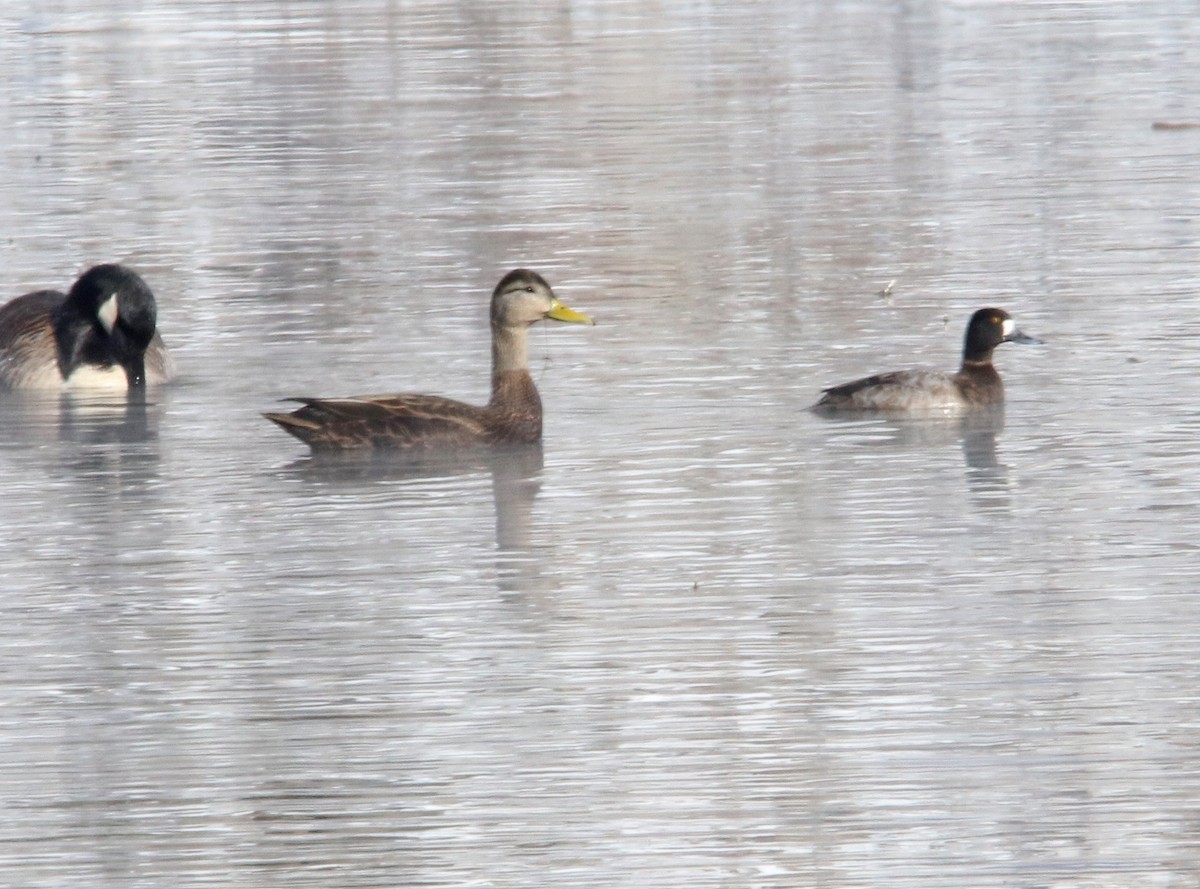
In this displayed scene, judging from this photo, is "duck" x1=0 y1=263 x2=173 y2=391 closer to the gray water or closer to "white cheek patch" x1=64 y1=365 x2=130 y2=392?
"white cheek patch" x1=64 y1=365 x2=130 y2=392

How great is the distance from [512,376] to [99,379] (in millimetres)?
3673

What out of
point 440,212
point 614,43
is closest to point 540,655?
point 440,212

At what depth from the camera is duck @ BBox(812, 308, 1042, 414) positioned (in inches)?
536

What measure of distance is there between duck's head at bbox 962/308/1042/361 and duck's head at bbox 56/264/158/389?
4.97 meters

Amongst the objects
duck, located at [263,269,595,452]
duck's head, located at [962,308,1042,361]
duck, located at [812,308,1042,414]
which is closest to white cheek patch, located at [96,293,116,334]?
duck, located at [263,269,595,452]

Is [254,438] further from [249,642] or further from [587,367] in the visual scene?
[249,642]

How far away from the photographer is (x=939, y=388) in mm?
13734

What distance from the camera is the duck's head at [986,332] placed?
1414cm

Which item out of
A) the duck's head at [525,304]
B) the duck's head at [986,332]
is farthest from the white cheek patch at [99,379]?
the duck's head at [986,332]

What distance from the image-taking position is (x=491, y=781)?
308 inches

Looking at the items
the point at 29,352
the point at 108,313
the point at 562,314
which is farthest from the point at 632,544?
the point at 29,352

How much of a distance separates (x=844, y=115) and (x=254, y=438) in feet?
53.7

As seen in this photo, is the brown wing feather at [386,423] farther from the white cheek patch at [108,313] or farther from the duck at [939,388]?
the white cheek patch at [108,313]

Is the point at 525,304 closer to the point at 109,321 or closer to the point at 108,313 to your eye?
the point at 109,321
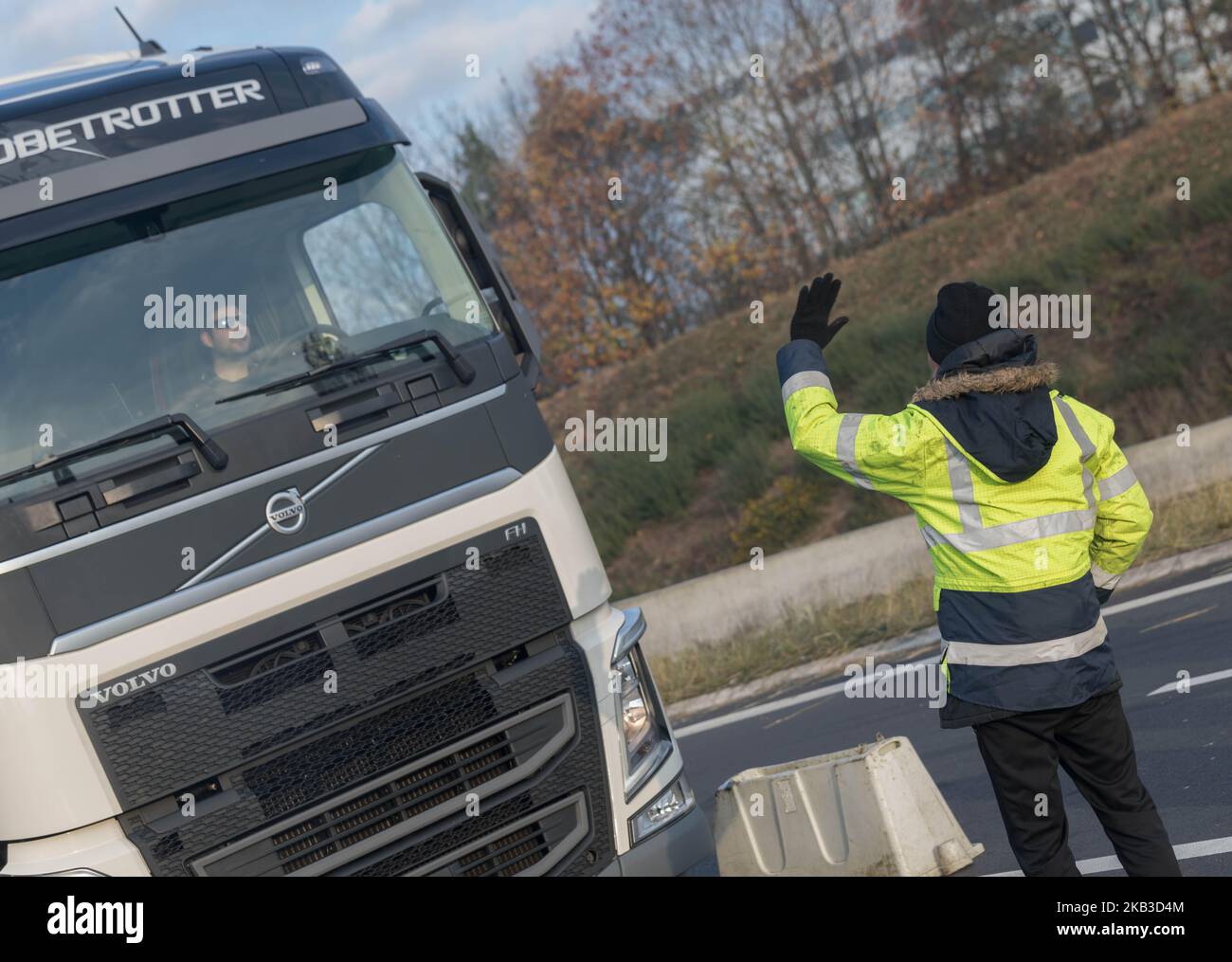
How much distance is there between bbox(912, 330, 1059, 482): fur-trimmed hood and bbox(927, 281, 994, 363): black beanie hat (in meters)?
0.05

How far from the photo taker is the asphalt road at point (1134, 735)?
5.32m

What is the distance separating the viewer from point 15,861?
4.16 m

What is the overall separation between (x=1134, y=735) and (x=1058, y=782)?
2.69m

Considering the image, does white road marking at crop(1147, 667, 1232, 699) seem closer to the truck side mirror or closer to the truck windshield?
the truck side mirror

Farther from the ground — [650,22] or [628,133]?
[650,22]

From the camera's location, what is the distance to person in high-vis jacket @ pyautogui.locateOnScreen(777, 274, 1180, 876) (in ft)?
12.8

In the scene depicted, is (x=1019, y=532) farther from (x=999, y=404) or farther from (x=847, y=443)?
(x=847, y=443)

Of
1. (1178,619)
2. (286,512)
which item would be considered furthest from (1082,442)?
(1178,619)

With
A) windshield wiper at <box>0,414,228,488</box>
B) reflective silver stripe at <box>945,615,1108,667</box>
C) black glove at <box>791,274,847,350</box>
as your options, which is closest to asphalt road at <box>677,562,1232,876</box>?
reflective silver stripe at <box>945,615,1108,667</box>

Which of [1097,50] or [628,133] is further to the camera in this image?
[628,133]

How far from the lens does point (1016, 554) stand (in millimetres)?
3932

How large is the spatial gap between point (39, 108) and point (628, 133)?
27849 mm

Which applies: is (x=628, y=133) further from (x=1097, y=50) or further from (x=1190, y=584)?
(x=1190, y=584)
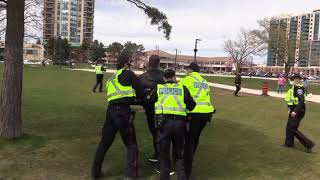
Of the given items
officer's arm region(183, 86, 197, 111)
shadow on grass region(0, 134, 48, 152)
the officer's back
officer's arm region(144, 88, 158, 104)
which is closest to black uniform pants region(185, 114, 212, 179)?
officer's arm region(183, 86, 197, 111)

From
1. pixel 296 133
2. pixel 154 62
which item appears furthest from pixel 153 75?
pixel 296 133

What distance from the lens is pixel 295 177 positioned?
7.62 metres

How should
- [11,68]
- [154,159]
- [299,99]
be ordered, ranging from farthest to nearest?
[299,99], [11,68], [154,159]

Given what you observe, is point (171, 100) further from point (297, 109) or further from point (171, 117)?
point (297, 109)

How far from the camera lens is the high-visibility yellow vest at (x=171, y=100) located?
251 inches

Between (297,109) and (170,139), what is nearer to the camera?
(170,139)

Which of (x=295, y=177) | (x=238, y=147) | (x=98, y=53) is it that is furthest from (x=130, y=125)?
(x=98, y=53)

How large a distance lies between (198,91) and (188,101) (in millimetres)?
538

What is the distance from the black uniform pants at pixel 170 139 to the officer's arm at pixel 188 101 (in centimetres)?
21

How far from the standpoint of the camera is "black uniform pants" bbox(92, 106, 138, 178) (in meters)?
6.71

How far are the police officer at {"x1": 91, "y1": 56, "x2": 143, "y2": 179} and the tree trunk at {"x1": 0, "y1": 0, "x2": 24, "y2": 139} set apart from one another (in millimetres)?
2927

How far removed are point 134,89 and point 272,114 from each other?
11291mm

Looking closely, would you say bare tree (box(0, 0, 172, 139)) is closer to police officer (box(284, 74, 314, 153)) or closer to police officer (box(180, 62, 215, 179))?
police officer (box(180, 62, 215, 179))

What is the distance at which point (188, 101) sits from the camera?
645 centimetres
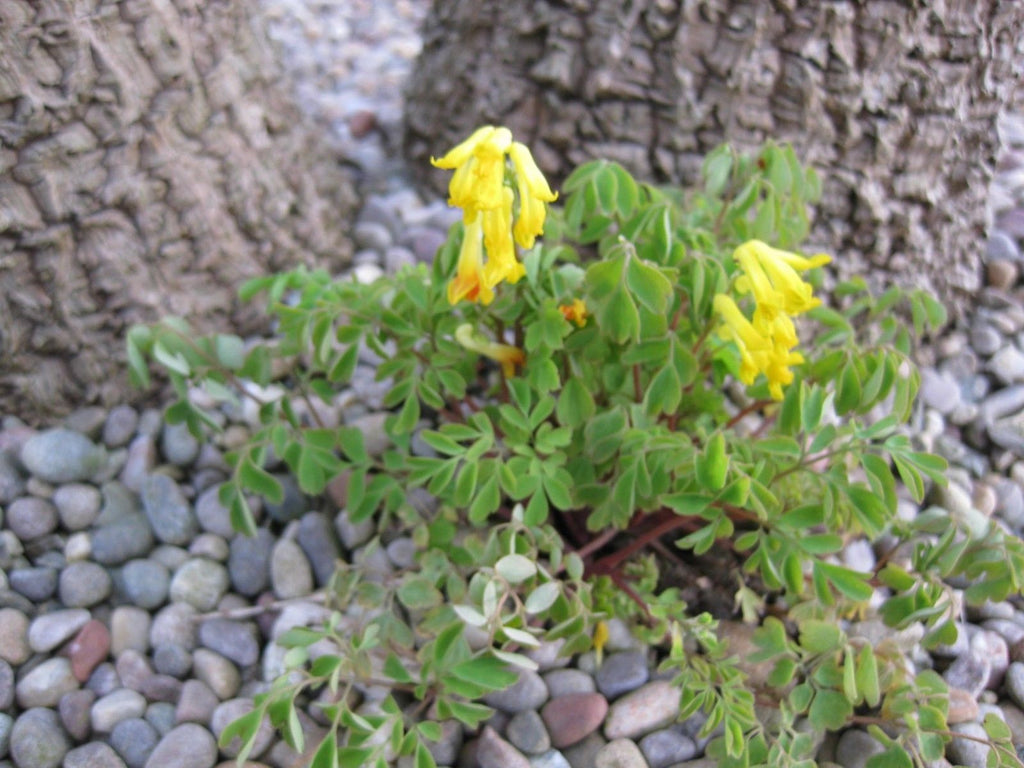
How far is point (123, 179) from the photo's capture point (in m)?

:::

◆ **Work to do**: Copy out all of the material above word for word, but leave out the pictures.

◆ **Written answer**:
In this displayed scene, judging from this photo, is "duck" x1=0 y1=263 x2=173 y2=391 closer to the gray water or closer to "white cheek patch" x1=64 y1=365 x2=130 y2=392?
"white cheek patch" x1=64 y1=365 x2=130 y2=392

How great is the distance from [512,376] to [99,379] (in millimetres)?
3673

What out of
point 440,212
point 614,43
is closest to point 540,655?
point 440,212

At what depth from the camera is duck @ BBox(812, 308, 1042, 414) positioned (in inches)?
536

What measure of distance is there between duck's head at bbox 962/308/1042/361 and duck's head at bbox 56/264/158/389?
4.97 meters

Amongst the objects
duck, located at [263,269,595,452]
duck's head, located at [962,308,1042,361]
duck, located at [812,308,1042,414]
which is closest to white cheek patch, located at [96,293,116,334]?
duck, located at [263,269,595,452]

Is [254,438] further from [249,642] or further from [587,367] in the visual scene?
[249,642]

How far away from the photographer is (x=939, y=388) in mm?
13734

What distance from the camera is the duck's head at [986,332] placed?
1414cm

Which item out of
A) the duck's head at [525,304]
B) the duck's head at [986,332]
is farthest from the white cheek patch at [99,379]?
the duck's head at [986,332]

What distance from the image-taking position is (x=491, y=781)?
308 inches

Looking at the items
the point at 29,352
the point at 108,313
the point at 562,314
which is farthest from the point at 632,544?
the point at 29,352

How much of a distance separates (x=844, y=115) and (x=254, y=438) in feet?
53.7

As seen in this photo, is the brown wing feather at [386,423] farther from the white cheek patch at [108,313] or farther from the duck at [939,388]?
the white cheek patch at [108,313]

Is the point at 525,304 closer to the point at 109,321 or closer to the point at 108,313 to your eye?
the point at 109,321
How much distance is there between bbox(912, 330, 1059, 482): fur-trimmed hood and bbox(927, 281, 994, 363): black beanie hat (in meters)?
0.05

How far from the photo taker is the asphalt road at point (1134, 735)?
5.32m

What is the distance separating the viewer from point 15,861?
4.16 m

What is the overall separation between (x=1134, y=735) and (x=1058, y=782)?
2.69m

Considering the image, does white road marking at crop(1147, 667, 1232, 699) seem closer to the truck side mirror or closer to the truck windshield?
the truck side mirror

Farther from the ground — [650,22] or [628,133]?
[650,22]

From the camera's location, what is the distance to person in high-vis jacket @ pyautogui.locateOnScreen(777, 274, 1180, 876) (in ft)?
12.8

In the scene depicted, is (x=1019, y=532) farther from (x=999, y=404) or farther from (x=847, y=443)?
(x=847, y=443)

Of
1. (1178,619)
2. (286,512)
which item would be considered furthest from (1082,442)?
(1178,619)

With
A) windshield wiper at <box>0,414,228,488</box>
B) reflective silver stripe at <box>945,615,1108,667</box>
C) black glove at <box>791,274,847,350</box>
as your options, which is closest to asphalt road at <box>677,562,1232,876</box>?
reflective silver stripe at <box>945,615,1108,667</box>

Which of [1097,50] or [628,133] is further to the camera in this image?
[628,133]

How far from the lens does point (1016, 554) stand (in millimetres)?
3932

How large is the spatial gap between point (39, 108) and point (628, 133)?
27849 mm

Which applies: is (x=628, y=133) further from (x=1097, y=50) or further from (x=1190, y=584)?
(x=1190, y=584)
Of the given items
officer's arm region(183, 86, 197, 111)
shadow on grass region(0, 134, 48, 152)
the officer's back
officer's arm region(144, 88, 158, 104)
which is closest to black uniform pants region(185, 114, 212, 179)?
officer's arm region(183, 86, 197, 111)

From
1. pixel 296 133
2. pixel 154 62
which item appears furthest from pixel 153 75?
pixel 296 133

What distance from the lens is pixel 295 177 positioned?
7.62 metres

How should
- [11,68]
- [154,159]
- [299,99]
be ordered, ranging from farthest to nearest?
[299,99], [11,68], [154,159]

Given what you observe, is point (171, 100) further from point (297, 109) or further from point (171, 117)?
point (297, 109)

How far from the camera lens is the high-visibility yellow vest at (x=171, y=100) located?
251 inches

Between (297,109) and (170,139), what is nearer to the camera?
(170,139)

Which of (x=295, y=177) | (x=238, y=147) | (x=98, y=53) is it that is furthest from (x=130, y=125)?
(x=98, y=53)

How large a distance lies between (198,91) and (188,101) (in millimetres)?
538

What is the distance from the black uniform pants at pixel 170 139 to the officer's arm at pixel 188 101 (in centimetres)?
21

How far from the standpoint of the camera is "black uniform pants" bbox(92, 106, 138, 178) (in meters)?
6.71

How far are the police officer at {"x1": 91, "y1": 56, "x2": 143, "y2": 179} and the tree trunk at {"x1": 0, "y1": 0, "x2": 24, "y2": 139} set apart from one another (in millimetres)?
2927

How far removed are point 134,89 and point 272,114 from each other?
11291mm

Looking closely, would you say bare tree (box(0, 0, 172, 139)) is closer to police officer (box(284, 74, 314, 153)) or closer to police officer (box(180, 62, 215, 179))?
police officer (box(180, 62, 215, 179))

What is the distance at which point (188, 101) sits from the camera?
645 centimetres
How far is point (123, 179) from the photo's capture point (in m)?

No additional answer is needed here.